Bellietia terus menatap ke arah para wanita itu sembari dia mendekatkan cangkir ke bibirnya.
“Saya tidak akan bertanya mengapa Anda tidak bisa mengamankan kedua posisi itu. Namun, mengingat investasi yang ada, kita perlu mencapai hasil yang saya sebutkan.”
“Kami telah menyiapkan semua yang Anda minta, nona. Semuanya akan berjalan lancar.”
Suaranya kecil tetapi tegas, penuh percaya diri.
Bellietia menatap mata Viscount Rodburn yang tajam sejenak, lalu tersenyum ringan.
“Nona Richelle.”
Richelle yang sedang mengobrol, menjadi bersemangat dan bergegas menghampiri.
“Anda memanggil, nona?!”
Para wanita lainnya menahan tawa melihat tingkah Richelle yang hampir seperti pelayan, tetapi mata Richelle berbinar-binar karena kegembiraan karena Bellietia telah memanggilnya.
Sambil tersenyum ramah, Bellietia menurunkan cangkirnya dan menggenggam kedua tangannya.
“Apakah kamu punya waktu minggu depan?”
“Waktu? Tentu saja! Katakan saja!”
“Bagus. Aku punya permintaan.”
Richelle mengangguk penuh semangat, matanya bersinar lebih terang dari bintang senja.
Bellietia melirik Fiolette, yang duduk diam dan tidak bergabung dalam percakapan.
“Fiolette, kemarilah.”
Mendengar panggilan Bellietia, Fiolette berdiri dan mendekat.
Richelle memandang Fiolette dengan rasa ingin tahu tetapi kemudian mengalihkan pandangannya kembali ke Bellietia.
Bellietia berbicara dengan suara lembut kepada Richelle, yang memiringkan kepalanya karena bingung.

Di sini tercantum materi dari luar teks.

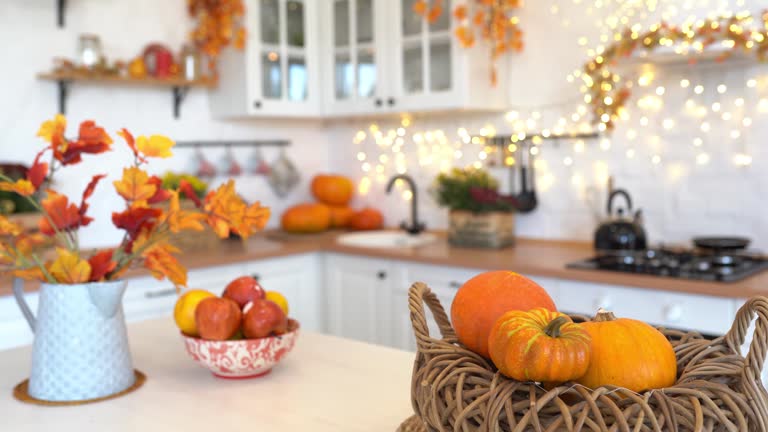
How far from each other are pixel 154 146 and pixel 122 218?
0.41ft

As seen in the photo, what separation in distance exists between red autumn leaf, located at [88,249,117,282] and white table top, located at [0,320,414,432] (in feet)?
0.66

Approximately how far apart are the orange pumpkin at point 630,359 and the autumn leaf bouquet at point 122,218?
2.07 feet

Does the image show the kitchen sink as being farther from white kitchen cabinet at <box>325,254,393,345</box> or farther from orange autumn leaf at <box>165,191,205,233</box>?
orange autumn leaf at <box>165,191,205,233</box>

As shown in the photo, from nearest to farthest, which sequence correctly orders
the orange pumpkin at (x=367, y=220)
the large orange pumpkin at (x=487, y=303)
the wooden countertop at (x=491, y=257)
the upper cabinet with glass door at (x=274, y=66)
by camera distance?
the large orange pumpkin at (x=487, y=303) < the wooden countertop at (x=491, y=257) < the upper cabinet with glass door at (x=274, y=66) < the orange pumpkin at (x=367, y=220)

“Ada turnamen yang disponsori oleh keluarga kita, dan aku ingin kamu hadir menggantikanku bersama Fiolette.”
“A-Aku?!”
Para wanita yang mengejek Richelle membelalakkan mata mereka karena terkejut.
Para wanita yang tidak pernah menyangka bahwa Richelle akan diperlakukan seperti itu mendengarkan dengan seksama, berkonsentrasi pada apa yang dikatakan Bellietta.
Richelle, yang gembira dan tersipu, menggigit bibirnya dan menelan ludah.